On Monday, the BBC was telling us that we must forswear our selfish ways and stop using cars and planes because that would lead to unstoppable and disastrous climate change. By the end of the week, it had lost interest and switched to another preposterous report, saying that there might be no fish in the sea by mid-century.

To be fair to the BBC, it wasn’t the only media outlet apparently incapable of reporting on controversial issues with balance and fairness. Sky News was just as irresponsible, not to say childish in its “we’re all going to die” presentation. The ludicrous Independent newspaper (of “It is, Are You?” fame) blasted us with this fatuous headline – “The day that changed the climate”.

The Stern report, with overtones of Keith Waterhouse’s famed Ministry of Guesswork, estimated that global warming might eliminate between 5 and 20 per cent of world economic output, and that this could be avoided by spending 1 per cent of the world’s GDP.

The Wall Street Journal wasn’t impressed.

“The U.K. produces only 2 per cent of the world’s carbon emissions, but its government is responsible for a much higher proportion of the world’s rhetoric on the economics of climate change,” the journal said.

The Stern report was published on Monday, but the Sunday newspapers and broadcast media were already cranking out horror stories, unquestioningly falling for the government line that humans were warming the climate with their emanations of carbon dioxide. The BBC’s Broadcasting House radio news programme on Sunday, with no hint of irony, ran a scary sounding weather forecast from BBC weatherman, retired, Michael Fish, for 2020, 2050 and 2080 pointing out the mayhem we can expect across the world because CO2 use is warming up the planet. This was the same Michael Fish who denied a hurricane was about to devastate his own backyard, only eight hours before it struck as The Great Storm of 1987.
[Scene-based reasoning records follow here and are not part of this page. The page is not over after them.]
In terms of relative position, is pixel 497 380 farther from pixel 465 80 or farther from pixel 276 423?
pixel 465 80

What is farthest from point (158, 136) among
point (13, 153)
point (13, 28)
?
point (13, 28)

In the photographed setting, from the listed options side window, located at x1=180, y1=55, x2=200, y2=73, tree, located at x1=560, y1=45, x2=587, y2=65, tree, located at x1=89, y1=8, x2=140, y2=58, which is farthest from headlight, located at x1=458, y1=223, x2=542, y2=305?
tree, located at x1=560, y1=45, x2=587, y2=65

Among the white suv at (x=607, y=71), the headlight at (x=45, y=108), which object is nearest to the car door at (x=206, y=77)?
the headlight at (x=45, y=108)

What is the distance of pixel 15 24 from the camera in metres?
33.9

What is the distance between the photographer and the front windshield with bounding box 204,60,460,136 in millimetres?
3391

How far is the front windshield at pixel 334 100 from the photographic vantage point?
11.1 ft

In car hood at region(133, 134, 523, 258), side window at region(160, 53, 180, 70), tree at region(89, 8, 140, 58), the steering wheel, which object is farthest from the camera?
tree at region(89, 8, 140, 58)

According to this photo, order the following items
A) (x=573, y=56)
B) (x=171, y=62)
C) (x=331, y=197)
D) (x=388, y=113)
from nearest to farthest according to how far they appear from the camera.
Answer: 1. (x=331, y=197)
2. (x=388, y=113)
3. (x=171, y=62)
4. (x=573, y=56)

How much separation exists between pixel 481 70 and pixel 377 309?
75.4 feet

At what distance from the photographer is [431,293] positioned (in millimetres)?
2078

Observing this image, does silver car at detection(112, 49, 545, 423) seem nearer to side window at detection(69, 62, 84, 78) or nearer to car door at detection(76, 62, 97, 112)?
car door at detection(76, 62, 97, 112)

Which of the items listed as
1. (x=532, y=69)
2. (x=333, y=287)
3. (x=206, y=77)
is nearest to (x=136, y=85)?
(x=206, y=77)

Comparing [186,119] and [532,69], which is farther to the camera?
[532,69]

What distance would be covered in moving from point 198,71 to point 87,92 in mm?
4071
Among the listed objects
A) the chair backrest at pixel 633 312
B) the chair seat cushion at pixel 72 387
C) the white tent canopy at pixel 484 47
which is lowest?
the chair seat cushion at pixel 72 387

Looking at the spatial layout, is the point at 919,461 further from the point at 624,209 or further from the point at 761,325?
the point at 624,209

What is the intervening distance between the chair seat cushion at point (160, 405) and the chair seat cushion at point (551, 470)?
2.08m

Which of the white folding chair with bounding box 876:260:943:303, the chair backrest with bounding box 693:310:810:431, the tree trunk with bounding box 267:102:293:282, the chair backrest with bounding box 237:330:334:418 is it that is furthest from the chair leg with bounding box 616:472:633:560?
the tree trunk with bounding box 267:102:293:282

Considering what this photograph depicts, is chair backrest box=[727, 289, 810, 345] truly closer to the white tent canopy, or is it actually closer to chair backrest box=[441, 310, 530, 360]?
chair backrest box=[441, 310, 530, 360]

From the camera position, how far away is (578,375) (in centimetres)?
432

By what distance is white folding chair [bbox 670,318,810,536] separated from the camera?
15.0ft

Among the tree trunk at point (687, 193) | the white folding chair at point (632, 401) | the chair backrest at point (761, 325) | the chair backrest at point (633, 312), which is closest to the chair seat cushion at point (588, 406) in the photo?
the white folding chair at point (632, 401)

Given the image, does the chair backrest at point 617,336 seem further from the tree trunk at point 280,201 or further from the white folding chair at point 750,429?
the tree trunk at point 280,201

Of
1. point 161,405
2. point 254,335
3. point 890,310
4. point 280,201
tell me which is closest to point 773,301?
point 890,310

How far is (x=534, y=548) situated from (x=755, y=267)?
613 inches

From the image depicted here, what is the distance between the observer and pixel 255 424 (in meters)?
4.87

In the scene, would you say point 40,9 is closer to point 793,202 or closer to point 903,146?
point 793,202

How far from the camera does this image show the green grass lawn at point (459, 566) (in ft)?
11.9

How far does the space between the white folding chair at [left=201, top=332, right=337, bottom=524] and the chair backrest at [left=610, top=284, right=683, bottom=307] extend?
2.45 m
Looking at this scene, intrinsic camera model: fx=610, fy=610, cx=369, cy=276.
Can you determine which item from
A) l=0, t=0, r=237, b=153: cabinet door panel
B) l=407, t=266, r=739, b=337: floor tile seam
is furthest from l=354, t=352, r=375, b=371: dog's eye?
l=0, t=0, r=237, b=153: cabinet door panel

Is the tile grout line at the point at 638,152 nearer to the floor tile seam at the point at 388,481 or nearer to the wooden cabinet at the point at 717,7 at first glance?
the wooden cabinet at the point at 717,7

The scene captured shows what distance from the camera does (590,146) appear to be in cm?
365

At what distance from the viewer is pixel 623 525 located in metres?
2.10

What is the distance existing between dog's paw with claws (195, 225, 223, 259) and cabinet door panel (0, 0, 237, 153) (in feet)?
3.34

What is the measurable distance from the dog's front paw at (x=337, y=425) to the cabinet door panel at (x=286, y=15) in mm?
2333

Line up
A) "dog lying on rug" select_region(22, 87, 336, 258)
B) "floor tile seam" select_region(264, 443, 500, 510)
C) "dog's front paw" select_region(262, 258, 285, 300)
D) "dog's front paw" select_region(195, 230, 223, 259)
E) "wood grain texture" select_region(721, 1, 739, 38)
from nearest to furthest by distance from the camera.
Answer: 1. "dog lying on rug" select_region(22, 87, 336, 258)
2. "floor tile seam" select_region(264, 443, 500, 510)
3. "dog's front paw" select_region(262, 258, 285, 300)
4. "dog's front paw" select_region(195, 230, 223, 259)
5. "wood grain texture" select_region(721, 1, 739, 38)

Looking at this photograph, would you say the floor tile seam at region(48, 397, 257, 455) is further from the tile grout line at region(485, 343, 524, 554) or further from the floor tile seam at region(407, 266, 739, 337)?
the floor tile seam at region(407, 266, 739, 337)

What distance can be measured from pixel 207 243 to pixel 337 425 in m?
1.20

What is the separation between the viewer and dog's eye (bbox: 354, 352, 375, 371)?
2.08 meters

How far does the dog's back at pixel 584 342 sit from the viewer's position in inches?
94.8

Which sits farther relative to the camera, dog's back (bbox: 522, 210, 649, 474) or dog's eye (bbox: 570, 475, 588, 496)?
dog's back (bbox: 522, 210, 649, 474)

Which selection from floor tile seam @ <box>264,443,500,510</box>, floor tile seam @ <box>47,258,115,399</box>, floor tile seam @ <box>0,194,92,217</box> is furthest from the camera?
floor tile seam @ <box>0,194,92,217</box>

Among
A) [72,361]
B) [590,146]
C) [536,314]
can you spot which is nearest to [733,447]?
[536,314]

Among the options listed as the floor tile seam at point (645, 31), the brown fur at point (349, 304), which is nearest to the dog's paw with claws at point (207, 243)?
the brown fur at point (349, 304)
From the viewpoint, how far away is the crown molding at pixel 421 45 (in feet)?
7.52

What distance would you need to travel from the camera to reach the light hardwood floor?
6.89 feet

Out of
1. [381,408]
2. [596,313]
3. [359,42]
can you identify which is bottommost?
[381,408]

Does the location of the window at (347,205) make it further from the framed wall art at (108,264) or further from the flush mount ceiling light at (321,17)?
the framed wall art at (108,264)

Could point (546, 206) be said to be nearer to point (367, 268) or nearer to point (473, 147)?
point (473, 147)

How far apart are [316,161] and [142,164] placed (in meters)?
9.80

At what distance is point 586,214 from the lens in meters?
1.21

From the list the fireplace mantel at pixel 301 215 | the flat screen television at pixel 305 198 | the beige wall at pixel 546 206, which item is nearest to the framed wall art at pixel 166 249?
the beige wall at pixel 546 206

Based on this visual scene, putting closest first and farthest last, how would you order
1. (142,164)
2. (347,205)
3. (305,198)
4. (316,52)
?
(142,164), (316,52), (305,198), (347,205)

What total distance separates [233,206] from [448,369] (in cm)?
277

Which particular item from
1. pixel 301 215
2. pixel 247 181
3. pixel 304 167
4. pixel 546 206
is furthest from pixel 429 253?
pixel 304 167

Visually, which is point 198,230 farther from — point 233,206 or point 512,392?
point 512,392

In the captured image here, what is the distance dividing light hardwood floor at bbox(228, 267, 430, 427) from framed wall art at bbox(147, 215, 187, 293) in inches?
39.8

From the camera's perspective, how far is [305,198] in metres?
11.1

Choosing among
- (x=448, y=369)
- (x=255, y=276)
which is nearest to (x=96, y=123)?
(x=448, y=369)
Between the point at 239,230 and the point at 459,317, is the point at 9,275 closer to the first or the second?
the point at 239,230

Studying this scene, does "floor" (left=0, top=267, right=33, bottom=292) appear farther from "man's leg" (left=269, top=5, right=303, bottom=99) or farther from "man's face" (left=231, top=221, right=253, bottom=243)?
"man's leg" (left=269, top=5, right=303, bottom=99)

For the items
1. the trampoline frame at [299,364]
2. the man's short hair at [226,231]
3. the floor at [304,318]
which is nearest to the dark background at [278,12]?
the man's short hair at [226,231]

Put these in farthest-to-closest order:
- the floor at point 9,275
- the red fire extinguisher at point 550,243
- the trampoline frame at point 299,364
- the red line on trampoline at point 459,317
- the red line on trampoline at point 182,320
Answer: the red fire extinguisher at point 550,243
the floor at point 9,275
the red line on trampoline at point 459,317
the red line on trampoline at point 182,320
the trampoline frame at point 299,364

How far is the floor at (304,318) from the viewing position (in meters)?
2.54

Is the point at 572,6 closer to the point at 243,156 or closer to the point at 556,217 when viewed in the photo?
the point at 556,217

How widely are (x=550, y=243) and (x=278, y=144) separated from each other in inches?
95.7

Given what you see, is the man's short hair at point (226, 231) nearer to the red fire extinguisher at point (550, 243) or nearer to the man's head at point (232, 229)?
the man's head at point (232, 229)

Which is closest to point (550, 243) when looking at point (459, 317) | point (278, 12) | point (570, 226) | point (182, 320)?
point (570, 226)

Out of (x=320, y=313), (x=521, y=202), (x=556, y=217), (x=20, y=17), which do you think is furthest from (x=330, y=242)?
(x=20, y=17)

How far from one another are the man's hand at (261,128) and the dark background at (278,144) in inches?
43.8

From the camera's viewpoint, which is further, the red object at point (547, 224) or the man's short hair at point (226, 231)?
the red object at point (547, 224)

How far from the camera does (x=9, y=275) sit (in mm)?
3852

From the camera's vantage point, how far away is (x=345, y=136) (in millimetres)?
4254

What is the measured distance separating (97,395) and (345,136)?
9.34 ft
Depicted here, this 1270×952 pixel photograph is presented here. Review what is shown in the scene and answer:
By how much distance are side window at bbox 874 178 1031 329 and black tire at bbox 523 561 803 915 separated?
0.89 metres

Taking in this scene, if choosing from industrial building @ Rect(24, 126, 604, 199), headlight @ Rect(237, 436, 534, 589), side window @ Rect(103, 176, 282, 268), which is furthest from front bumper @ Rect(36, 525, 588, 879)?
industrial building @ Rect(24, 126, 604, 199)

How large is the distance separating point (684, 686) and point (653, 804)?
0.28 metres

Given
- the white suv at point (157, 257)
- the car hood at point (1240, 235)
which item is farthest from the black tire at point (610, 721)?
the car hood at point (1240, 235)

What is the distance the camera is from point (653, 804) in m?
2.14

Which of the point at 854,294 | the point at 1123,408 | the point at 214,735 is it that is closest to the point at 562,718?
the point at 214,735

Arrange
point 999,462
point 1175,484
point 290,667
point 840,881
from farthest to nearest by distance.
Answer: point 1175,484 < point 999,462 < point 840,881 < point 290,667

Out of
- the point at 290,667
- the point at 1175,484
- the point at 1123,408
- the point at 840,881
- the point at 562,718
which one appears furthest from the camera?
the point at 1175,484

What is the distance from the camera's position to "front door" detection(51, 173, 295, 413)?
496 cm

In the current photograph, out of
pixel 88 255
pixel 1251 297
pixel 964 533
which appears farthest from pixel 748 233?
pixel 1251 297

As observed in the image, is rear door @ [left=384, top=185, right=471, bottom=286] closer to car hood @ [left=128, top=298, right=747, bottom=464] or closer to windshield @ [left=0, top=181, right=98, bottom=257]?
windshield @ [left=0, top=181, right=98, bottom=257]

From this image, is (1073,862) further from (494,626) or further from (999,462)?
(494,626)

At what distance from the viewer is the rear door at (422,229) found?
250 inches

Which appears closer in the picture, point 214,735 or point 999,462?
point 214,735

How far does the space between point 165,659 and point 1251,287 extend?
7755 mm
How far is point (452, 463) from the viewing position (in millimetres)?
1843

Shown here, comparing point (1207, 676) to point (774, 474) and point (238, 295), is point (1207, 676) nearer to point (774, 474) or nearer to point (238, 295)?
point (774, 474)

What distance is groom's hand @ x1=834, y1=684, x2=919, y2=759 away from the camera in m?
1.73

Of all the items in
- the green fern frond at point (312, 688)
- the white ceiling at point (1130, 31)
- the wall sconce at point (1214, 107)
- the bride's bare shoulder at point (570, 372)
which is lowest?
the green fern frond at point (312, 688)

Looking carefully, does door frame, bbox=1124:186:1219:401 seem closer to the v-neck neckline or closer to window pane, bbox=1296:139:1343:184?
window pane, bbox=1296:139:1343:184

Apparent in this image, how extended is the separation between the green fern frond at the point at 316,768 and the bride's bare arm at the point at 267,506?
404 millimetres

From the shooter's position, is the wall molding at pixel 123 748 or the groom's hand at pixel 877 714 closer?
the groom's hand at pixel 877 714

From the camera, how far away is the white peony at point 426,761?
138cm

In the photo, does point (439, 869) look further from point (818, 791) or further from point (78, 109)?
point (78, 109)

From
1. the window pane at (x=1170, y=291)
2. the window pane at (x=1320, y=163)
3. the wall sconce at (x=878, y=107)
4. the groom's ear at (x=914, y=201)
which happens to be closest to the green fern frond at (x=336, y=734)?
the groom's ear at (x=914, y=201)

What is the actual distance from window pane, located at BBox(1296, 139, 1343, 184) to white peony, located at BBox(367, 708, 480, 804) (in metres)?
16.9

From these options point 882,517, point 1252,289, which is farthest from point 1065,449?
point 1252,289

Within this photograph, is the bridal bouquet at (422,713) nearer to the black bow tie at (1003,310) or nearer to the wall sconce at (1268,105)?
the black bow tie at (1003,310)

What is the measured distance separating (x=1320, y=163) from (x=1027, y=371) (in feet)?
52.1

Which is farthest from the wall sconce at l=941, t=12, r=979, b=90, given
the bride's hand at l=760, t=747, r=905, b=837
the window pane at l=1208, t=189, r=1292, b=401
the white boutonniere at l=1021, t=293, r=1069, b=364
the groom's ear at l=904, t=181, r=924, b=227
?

Is global warming happening?
The Sunday Telegraph performed a service for those willing to learn, by publishing a column headed ”Is Global Warming Happening” – No says Richard Lindzen, Arthur P Sloan Professor of Meteorology at the Massachusetts Institute of Technology. Yes says Philip Eden, weather correspondent of The Sunday Telegraph and press officer for the Royal Meteorological Society. In other words, Lindzen, perhaps the world’s leading scientific expert on climate, said “No”. A journalist and part time spin-doctor said “Yes”.

 “For the past 5 years, the global mean temperature has been flat to within a few hundredths of a degree. Indeed there has been no statistically significant change in 10 years”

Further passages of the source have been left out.